Task brief: Restate the stretch of the patch cable account from "But there is" through "and our crimper.", renaming "patch cables" to "patch cords" wherever it occurs.

Document excerpt:
But there is stuill work left to do, in this case meaning patch cables for the portables. We has set up the hub and terminated the patch panel, but had no patch cables to connect the two. E askes for our cat5 heads and our crimper.

 

I ask how long the cable has to be.

 

"Not long." he replies. "Maybe 14 inches tops, why?"

 

"Got keys to R-1?"

 

"Yeah."

 

"Come with me"

 

We locate in a box in R-1 16 patch cables, of the requisite length, which were leftover from our old school's lab.

 

"Great. Well, we still need 8 more."

 

"Okay. Still have the crimpers, right?"

 

"yeah. cable is in P-8. Let's go before everyone shows up."

 

We proceed to P-8 and begin crimping cat5, putting a head on each end to form a patch cable. Demize is amazed at the speed of E at this process.

 

"What do you expect? I've done over a thousand. How many you done?"

Information supplied:
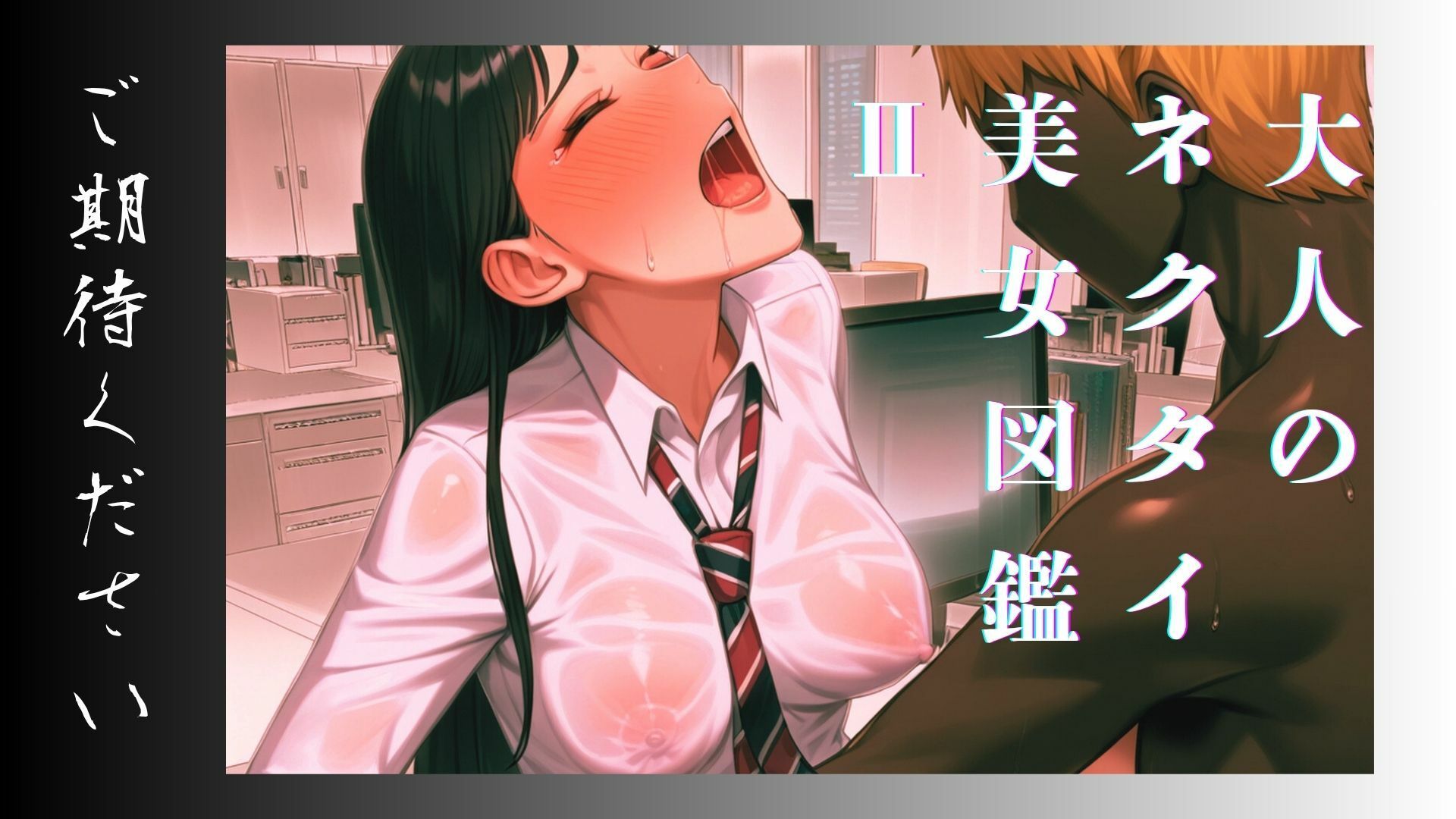 サンプル画像5:大人のネクタイ美女図鑑 II(ネクタイnext) [d_701270]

Answer below:
But there is stuill work left to do, in this case meaning patch cords for the portables. We has set up the hub and terminated the patch panel, but had no patch cords to connect the two. E askes for our cat5 heads and our crimper.